The case raises the complex question of what kind of stature the law requires, and who decides what works have it. In the 5Pointz case, the Second Circuit said the “relevant community” to determine stature would typically include fellow artists, historians, critics, curators, and other members of the art community, but also noted recognition by the general public.
In a Jan. 20 motion to block the school from covering the mural, Kerson includes three statements from local experts vouching for the significance of the work, in stark contrast to the student complaints. Vermont’s state curator, David Schutz, said the mural was “brilliantly colored and typical of Kerson’s style” of “challeng[ing] the benign myths of history while advancing the interests of those who have been left out of America’s Eurocentric storytelling.”
“The Vermont Law School murals are important works that show the artist at his best,” Schutz said. “I believe we must ensure that Vermonters and others in the years to come are able to see the work of this compelling painter.”
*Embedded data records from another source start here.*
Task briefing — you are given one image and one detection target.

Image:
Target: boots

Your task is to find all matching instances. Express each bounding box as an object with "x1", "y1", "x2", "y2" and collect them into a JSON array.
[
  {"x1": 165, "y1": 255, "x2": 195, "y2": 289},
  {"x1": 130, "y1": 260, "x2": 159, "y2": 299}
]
Lucas said that “with something like the Vermont case, it’s unclear how problematic racial undertones of an artwork might impact a ‘recognized stature’ analysis, especially where in that case it seems like the problematic nature of the piece is hard to untangle from the aesthetics of it.”
“There’s also an interesting temporal question there—is it possible that a work might have been of ‘recognized stature’ at one time, but could lose that status if it has fallen out of favor?” Lucas said. “And fallen out of favor with whom?”